Un sostegno al turismo in questa "quarta ondata" della pandemia causata dal Covid. Una boccata d'ossigeno per gli albergatori. Un incentivo alla riqualificazione delle strutture. C'era anche questo, ieri, nelle parole del ministro al Turismo Massimo Garavaglia durante il suo intervento al Festival dell'Economia di Trento. Parole che non sono certo passate inosservate in un comparto fondamentale per tutta l'Italia, a partire da quei territori, come la nostra provincia, che lo vede in prima linea soprattutto nella stagione estiva. Il ministro è partito dalle cifre, con al primo punto quelle dell'efficientamento: «Tengo particolarmente alla questione dell'efficientamento delle strutture alberghiere per le quali abbiamo messo un miliardo e 800 milioni», ha spiegato Garavaglia facendo riferimento al Recovery Plan. Una cifra che diventerà 3 miliardi «con l'effetto leva e la decontribuzione per la cassa integrazione». Per Garavaglia, «indipendentemente dalle scelte di bilancio nazionale, lo facciamo perché abbiamo la necessità di migliorare le strutture ricettive, ma non solo gli alberghi, anche i bad & breakfast e gli agriturismi».

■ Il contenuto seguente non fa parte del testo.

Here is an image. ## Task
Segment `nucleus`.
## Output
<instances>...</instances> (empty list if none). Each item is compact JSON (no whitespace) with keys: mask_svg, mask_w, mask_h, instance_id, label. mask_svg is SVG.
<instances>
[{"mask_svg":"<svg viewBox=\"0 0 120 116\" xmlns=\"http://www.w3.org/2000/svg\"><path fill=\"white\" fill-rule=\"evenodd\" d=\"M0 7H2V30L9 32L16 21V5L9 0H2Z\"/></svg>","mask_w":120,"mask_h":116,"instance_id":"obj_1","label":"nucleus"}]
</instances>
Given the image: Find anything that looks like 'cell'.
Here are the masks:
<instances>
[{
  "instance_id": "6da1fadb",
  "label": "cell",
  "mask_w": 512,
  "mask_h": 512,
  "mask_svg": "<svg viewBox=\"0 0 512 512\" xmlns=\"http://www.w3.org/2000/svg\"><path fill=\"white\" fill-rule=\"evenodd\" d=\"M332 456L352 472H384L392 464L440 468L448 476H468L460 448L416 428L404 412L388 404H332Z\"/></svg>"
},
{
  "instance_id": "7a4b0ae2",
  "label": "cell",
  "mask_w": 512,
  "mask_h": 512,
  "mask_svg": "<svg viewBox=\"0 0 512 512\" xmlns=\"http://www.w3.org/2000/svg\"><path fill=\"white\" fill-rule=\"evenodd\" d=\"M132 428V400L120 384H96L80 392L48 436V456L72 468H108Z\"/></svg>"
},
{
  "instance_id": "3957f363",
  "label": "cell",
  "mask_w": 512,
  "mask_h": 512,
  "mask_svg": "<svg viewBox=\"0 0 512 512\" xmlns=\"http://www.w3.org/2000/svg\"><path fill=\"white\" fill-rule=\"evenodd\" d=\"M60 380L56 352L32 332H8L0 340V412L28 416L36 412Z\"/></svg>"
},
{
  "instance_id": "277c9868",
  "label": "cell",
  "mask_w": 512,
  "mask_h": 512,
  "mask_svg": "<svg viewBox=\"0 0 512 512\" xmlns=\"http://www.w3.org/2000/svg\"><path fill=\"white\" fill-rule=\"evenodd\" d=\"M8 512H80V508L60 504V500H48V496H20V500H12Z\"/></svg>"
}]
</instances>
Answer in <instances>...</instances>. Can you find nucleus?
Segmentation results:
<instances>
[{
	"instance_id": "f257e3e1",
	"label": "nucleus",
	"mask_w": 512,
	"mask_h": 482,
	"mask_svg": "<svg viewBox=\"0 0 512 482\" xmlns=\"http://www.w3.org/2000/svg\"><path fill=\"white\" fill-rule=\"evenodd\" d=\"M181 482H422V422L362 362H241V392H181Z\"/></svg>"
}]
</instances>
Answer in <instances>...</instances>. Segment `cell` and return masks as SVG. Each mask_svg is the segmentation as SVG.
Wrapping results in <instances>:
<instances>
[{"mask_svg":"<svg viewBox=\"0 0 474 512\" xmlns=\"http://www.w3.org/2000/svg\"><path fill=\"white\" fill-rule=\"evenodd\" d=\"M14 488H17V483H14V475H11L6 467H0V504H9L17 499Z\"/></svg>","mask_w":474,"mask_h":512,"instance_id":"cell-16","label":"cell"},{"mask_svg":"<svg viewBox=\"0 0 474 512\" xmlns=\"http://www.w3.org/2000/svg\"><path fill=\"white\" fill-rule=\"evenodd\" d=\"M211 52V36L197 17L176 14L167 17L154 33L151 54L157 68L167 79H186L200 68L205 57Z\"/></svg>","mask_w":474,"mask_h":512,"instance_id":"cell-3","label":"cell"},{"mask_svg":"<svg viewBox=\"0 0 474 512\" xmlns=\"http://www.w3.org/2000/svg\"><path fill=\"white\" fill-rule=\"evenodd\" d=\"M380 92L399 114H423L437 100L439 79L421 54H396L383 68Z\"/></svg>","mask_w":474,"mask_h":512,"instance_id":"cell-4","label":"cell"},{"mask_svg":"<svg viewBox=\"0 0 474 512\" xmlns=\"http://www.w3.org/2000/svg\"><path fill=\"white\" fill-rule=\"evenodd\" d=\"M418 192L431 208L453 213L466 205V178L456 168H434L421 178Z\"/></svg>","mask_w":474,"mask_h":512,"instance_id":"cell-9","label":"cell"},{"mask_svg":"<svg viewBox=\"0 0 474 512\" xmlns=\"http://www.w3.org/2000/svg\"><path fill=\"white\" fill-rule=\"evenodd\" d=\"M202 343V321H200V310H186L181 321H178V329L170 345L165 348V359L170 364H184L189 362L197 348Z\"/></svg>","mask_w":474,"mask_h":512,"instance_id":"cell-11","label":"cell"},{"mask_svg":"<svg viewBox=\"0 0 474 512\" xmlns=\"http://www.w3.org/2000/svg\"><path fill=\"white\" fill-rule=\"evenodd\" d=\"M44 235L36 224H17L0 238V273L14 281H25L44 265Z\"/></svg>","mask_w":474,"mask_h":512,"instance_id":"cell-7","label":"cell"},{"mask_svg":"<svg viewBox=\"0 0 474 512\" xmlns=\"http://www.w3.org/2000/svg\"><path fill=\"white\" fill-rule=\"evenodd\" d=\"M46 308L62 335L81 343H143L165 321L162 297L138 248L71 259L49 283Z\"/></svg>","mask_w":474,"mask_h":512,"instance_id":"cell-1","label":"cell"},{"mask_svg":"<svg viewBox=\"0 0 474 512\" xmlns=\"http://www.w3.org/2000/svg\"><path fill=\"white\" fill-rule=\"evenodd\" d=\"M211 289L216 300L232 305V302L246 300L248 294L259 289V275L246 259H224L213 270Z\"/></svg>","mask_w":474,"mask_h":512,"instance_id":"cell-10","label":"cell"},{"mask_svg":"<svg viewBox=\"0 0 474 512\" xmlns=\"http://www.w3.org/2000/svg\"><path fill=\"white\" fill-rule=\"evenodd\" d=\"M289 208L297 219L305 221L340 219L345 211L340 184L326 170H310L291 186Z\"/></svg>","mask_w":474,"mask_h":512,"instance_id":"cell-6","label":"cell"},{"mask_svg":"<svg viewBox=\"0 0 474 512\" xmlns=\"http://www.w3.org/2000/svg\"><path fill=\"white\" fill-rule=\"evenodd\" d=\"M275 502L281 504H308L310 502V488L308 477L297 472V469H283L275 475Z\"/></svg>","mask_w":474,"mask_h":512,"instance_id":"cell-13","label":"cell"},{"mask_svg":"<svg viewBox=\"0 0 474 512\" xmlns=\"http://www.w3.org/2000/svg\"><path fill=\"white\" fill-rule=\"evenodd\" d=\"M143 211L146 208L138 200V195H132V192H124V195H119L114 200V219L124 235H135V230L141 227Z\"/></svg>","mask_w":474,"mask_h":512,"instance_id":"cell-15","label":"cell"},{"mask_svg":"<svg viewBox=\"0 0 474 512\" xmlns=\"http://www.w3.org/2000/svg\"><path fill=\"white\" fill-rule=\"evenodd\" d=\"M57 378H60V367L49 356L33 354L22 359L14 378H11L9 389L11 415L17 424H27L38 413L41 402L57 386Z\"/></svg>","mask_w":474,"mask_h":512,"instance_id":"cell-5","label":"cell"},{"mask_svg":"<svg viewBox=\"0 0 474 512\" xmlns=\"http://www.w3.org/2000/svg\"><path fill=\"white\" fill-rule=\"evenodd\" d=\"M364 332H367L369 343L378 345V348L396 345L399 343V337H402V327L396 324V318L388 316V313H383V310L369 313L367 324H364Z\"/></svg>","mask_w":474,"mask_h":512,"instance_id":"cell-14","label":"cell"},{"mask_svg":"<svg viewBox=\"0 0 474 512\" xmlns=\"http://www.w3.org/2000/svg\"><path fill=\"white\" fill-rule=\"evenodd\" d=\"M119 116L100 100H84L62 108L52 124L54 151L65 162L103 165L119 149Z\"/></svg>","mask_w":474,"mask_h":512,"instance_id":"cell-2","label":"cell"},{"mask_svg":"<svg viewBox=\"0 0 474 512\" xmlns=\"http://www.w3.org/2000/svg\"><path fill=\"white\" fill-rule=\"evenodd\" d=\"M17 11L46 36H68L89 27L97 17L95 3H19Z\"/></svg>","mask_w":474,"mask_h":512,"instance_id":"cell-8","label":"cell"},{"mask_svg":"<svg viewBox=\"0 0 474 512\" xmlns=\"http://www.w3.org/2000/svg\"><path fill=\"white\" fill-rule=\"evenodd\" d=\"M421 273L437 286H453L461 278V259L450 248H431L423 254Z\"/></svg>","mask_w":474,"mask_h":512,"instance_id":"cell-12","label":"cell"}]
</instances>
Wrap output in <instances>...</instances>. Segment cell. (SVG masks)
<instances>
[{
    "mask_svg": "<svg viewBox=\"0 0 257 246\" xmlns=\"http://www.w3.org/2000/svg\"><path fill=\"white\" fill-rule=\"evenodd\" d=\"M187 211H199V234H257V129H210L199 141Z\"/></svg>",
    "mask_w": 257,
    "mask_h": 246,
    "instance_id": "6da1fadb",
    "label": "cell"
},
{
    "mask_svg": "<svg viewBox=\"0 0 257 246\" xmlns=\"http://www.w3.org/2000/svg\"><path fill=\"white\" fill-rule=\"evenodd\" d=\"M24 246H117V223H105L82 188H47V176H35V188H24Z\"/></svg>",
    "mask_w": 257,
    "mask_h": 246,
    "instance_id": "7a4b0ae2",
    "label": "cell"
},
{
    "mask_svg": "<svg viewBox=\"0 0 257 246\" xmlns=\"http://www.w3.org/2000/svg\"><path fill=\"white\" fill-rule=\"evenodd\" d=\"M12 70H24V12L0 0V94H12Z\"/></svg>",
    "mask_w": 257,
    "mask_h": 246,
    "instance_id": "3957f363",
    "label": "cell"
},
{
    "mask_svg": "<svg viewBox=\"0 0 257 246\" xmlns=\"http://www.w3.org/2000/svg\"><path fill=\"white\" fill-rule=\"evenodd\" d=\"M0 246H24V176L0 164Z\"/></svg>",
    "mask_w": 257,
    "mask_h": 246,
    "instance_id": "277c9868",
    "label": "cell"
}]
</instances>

Questo attraverso operazioni ponte, come quella realizzata per la chiusura del settore della montagna: il governo ha creato un Fondo da 700 milioni, poi passati a 800. Garavaglia ha anche allargato il discorso sottolineando come si debba «uscire dall'intervento dello Stato e aiutare le aziende a fatturare. Perché il vero obiettivo è tornare a far fatturare le imprese il prima possibile, perché il Pil lo fanno i cittadini».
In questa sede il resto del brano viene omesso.